** About this task **
Take every line containing "Young" out of the records.

** Collected data **

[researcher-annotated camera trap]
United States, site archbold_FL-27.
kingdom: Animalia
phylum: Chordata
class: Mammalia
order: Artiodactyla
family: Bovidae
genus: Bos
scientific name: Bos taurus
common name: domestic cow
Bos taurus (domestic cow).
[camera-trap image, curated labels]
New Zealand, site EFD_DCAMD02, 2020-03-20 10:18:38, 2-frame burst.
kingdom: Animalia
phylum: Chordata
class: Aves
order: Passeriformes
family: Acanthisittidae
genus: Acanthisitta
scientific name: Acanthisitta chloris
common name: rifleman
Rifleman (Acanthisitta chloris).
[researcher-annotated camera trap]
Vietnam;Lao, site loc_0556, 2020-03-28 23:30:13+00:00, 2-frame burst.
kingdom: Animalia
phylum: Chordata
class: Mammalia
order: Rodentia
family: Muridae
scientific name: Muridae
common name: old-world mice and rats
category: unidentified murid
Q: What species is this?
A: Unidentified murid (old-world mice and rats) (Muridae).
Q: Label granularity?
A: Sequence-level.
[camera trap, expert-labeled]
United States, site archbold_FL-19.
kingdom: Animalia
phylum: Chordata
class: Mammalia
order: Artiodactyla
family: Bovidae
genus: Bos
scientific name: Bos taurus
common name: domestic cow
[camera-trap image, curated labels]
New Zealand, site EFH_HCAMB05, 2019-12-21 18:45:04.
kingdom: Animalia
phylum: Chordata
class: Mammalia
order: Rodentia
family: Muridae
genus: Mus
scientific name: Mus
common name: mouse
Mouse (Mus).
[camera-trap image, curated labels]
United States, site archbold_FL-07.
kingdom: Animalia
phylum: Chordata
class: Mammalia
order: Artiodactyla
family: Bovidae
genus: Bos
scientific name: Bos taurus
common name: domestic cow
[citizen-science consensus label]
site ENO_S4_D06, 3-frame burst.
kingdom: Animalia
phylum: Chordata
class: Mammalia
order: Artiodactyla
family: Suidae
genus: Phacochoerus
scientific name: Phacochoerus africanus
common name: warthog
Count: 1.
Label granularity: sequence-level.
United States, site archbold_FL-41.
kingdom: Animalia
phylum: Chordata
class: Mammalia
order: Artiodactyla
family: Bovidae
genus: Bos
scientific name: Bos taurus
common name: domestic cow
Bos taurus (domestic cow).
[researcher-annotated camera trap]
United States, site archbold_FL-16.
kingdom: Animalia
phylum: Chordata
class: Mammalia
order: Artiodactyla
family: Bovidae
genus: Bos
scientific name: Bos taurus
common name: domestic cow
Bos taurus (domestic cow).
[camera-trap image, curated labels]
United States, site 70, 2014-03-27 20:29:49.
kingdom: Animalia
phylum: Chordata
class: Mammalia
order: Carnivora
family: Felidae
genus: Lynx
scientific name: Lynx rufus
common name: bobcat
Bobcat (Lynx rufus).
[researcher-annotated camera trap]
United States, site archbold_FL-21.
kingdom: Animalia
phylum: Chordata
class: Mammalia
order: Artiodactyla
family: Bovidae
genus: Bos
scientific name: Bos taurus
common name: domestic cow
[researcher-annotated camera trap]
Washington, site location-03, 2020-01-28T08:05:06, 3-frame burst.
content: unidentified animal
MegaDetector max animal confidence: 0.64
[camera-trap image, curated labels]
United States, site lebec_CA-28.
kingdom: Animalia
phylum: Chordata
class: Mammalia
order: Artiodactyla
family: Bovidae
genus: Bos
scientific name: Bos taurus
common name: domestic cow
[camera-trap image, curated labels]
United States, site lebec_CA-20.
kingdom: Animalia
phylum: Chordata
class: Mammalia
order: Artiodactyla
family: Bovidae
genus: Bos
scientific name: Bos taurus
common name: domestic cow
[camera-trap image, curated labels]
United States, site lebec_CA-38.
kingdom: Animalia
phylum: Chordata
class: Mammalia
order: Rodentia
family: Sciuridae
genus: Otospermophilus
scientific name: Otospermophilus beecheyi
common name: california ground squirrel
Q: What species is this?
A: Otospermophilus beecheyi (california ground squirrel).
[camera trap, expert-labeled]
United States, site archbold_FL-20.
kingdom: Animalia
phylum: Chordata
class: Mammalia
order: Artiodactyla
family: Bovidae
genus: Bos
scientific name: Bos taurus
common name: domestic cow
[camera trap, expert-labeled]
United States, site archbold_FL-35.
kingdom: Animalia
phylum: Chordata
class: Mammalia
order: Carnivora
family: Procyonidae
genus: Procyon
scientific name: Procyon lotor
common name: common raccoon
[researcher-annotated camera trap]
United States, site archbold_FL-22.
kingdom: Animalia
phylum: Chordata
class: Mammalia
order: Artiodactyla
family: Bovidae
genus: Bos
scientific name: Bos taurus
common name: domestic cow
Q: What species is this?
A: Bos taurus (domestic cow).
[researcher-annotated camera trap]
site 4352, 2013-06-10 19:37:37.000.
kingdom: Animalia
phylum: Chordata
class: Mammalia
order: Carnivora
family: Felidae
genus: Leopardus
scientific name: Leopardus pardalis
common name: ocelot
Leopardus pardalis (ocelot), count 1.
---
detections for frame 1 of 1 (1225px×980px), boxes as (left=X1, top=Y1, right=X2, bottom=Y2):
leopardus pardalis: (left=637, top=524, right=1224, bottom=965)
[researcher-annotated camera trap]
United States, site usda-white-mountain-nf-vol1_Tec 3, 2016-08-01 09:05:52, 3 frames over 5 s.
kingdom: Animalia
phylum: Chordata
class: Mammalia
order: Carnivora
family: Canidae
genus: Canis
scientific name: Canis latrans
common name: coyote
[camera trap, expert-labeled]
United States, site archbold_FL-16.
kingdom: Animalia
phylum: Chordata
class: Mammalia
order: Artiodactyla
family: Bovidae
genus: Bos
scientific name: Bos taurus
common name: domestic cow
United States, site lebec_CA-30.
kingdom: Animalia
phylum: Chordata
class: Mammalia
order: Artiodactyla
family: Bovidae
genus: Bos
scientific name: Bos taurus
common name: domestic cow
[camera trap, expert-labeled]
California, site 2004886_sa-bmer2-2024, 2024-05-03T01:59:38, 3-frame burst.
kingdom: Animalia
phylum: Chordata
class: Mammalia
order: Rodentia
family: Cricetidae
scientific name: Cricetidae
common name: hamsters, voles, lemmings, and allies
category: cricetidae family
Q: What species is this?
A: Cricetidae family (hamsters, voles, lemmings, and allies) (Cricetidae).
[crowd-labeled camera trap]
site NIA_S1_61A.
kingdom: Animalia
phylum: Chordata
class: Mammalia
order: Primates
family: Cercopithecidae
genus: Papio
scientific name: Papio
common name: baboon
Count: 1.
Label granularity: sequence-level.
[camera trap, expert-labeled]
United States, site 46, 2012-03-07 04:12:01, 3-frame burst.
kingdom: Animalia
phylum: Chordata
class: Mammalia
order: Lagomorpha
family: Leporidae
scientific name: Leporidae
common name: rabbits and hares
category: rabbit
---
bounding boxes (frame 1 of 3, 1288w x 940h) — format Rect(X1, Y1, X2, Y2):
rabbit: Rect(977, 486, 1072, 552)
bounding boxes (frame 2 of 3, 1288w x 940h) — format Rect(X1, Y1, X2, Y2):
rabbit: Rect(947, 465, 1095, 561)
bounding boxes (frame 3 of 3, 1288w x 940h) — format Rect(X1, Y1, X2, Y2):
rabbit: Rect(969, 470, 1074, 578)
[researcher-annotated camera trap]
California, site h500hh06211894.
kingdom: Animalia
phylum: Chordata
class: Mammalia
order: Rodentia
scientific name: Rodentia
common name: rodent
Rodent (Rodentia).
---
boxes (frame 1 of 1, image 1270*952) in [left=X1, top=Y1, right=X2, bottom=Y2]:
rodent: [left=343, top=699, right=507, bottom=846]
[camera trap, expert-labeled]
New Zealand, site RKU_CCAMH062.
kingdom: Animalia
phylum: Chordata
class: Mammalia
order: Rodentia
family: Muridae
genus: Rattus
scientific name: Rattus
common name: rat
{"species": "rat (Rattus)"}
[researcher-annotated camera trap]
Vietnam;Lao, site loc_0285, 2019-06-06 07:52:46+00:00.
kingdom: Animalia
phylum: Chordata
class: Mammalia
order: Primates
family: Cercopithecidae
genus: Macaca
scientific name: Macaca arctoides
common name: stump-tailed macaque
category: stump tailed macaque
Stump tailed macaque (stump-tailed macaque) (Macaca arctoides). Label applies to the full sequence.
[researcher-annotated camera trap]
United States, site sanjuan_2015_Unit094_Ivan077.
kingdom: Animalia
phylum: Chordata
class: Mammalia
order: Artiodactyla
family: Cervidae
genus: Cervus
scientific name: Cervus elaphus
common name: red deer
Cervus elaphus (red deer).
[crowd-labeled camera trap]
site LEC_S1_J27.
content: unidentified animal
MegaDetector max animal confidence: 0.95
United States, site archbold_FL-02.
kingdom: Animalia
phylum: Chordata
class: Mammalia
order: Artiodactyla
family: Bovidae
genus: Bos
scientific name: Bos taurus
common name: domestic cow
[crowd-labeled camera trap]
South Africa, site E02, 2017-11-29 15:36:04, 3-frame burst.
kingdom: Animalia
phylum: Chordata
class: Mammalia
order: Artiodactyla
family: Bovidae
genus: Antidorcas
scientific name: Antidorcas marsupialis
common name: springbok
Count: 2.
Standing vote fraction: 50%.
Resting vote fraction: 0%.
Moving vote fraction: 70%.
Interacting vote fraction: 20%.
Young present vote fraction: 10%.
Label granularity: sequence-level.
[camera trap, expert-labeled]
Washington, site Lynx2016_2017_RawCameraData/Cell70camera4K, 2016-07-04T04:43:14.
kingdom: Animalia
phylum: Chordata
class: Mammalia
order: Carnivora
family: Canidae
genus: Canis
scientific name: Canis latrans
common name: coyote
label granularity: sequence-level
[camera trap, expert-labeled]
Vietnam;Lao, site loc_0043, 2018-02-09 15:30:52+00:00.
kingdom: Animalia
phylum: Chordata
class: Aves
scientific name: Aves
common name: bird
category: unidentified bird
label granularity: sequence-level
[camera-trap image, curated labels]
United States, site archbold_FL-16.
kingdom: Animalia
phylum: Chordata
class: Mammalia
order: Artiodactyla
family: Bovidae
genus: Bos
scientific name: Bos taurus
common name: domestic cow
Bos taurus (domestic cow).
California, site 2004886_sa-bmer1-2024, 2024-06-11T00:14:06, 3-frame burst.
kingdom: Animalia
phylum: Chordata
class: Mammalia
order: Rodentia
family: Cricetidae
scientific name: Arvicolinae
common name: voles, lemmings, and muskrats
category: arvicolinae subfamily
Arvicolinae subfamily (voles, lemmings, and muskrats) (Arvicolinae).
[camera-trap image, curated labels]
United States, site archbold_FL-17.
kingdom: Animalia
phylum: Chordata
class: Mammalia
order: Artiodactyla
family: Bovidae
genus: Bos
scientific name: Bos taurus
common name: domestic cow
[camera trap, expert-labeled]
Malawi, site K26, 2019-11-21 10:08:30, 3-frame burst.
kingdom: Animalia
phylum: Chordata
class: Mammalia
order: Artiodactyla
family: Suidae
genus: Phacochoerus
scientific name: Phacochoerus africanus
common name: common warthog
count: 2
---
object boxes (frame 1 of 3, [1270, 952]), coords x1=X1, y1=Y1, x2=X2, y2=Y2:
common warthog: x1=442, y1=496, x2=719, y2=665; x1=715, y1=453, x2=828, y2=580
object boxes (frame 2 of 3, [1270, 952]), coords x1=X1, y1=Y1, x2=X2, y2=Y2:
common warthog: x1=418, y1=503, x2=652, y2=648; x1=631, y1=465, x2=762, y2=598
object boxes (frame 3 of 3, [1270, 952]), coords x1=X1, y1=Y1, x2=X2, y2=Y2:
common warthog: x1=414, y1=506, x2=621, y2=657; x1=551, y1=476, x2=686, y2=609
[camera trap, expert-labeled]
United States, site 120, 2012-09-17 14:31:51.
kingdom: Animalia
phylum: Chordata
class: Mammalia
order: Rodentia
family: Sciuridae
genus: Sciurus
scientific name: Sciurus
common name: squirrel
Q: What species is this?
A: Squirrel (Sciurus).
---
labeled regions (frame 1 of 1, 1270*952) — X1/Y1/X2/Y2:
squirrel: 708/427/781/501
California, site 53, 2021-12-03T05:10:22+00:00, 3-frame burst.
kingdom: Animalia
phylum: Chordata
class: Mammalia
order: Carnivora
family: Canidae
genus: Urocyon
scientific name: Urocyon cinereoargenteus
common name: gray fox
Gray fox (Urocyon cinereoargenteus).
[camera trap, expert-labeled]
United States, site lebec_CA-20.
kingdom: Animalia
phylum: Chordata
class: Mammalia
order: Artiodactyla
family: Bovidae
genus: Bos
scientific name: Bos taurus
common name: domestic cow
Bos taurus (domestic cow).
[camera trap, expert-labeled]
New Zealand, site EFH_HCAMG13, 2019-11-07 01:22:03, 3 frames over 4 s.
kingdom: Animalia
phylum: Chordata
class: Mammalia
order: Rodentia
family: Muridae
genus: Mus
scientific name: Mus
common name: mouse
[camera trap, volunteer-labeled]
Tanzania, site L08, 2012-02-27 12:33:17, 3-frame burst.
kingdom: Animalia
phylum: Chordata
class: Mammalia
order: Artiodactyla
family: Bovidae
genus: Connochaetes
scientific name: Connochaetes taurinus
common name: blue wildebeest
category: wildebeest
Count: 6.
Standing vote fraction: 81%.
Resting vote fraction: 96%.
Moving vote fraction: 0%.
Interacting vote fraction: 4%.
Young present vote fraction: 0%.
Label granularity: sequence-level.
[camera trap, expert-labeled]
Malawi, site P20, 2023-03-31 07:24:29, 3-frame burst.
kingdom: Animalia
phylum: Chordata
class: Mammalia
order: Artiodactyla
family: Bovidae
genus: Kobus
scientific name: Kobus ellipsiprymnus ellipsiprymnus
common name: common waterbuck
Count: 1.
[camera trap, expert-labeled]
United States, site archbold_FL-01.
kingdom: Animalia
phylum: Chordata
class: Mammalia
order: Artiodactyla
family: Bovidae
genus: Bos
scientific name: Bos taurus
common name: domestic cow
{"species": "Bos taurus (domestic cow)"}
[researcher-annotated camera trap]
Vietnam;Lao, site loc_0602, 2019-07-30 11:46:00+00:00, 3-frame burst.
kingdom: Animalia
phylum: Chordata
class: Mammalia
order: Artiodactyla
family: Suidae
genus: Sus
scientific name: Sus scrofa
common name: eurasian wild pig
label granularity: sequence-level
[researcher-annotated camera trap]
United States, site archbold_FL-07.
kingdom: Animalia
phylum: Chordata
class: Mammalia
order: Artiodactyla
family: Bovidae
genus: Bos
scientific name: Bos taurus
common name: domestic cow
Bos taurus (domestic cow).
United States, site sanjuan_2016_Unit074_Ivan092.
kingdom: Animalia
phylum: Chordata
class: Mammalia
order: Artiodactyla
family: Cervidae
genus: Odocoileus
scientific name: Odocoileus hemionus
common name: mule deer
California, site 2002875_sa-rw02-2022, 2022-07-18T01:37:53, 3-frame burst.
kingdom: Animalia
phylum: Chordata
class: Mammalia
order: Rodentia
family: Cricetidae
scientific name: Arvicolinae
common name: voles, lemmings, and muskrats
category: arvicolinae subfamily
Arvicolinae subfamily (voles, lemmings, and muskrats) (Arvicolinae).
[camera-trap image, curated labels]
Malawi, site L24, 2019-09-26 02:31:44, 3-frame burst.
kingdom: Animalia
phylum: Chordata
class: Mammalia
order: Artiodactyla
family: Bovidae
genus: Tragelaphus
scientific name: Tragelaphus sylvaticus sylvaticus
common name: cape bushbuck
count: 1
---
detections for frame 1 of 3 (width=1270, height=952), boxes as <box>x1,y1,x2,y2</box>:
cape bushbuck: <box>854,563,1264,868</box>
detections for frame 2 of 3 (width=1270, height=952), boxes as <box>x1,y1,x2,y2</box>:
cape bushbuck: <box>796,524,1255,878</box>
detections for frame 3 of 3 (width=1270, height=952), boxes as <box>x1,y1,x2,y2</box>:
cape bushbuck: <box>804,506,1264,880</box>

** Answer to this exercise **
Young present vote fraction: 10%.
Young present vote fraction: 0%.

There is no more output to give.